Pandas Time Series Visualization
Time series data is everywhere - from stock prices and weather patterns to website traffic and sales figures. Being able to visualize this data effectively is crucial to understanding trends, identifying patterns, and making data-driven decisions. In this lesson, we'll explore how to create powerful visualizations for time series data using Pandas and matplotlib.
Introduction to Time Series Visualization
Time series visualization helps us understand how data changes over time, spot seasonal patterns, identify outliers, and communicate findings effectively. Pandas makes this process relatively simple by integrating with matplotlib and providing specialized plotting methods for time-based data.
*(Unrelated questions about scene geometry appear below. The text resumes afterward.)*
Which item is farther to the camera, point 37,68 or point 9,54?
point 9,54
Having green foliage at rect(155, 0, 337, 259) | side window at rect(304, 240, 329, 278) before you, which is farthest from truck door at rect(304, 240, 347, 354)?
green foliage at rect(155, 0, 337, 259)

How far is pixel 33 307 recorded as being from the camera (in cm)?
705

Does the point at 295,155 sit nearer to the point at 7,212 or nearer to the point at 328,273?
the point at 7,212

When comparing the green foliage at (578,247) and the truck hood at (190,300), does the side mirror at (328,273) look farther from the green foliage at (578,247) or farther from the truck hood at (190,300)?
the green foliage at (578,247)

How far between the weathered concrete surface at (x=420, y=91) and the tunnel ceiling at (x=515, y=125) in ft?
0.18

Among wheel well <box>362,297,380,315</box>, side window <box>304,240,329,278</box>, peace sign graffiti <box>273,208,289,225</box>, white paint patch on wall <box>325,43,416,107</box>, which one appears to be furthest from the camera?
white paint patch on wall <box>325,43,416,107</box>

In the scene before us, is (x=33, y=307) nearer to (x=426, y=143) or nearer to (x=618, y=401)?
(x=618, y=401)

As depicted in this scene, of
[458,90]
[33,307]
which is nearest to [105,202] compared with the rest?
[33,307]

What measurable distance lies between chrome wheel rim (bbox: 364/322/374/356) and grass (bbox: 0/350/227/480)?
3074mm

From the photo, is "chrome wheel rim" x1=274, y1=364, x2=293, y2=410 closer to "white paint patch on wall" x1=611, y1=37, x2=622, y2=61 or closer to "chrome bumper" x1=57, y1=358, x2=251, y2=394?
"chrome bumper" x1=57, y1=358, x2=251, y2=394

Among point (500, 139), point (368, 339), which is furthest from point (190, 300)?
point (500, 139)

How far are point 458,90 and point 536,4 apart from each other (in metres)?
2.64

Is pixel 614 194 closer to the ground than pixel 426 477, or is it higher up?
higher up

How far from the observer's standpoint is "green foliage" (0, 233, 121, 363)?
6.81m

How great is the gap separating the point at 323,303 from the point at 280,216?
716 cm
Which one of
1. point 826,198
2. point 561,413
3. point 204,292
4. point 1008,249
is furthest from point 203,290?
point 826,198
Before we start with visualization, let's ensure we have the necessary libraries imported:
import pandas as pd
import numpy as np
import matplotlib.pyplot as plt
import seaborn as sns
# Make plots look better
plt.style.use('ggplot')
plt.rcParams['figure.figsize'] = (12, 6)
Creating Sample Time Series Data
Let's start by creating some sample time series data that we'll use throughout this lesson:
# Create a date range
date_rng = pd.date_range(start='2023-01-01', end='2023-12-31', freq='D')
# Create a DataFrame with random data
np.random.seed(42) # For reproducibility
df = pd.DataFrame(date_rng, columns=['date'])
df['sales'] = np.random.randint(50, 500, size=(len(date_rng)))
df['temperature'] = np.random.normal(70, 15, size=(len(date_rng)))
df['website_visits'] = np.random.randint(1000, 5000, size=(len(date_rng)))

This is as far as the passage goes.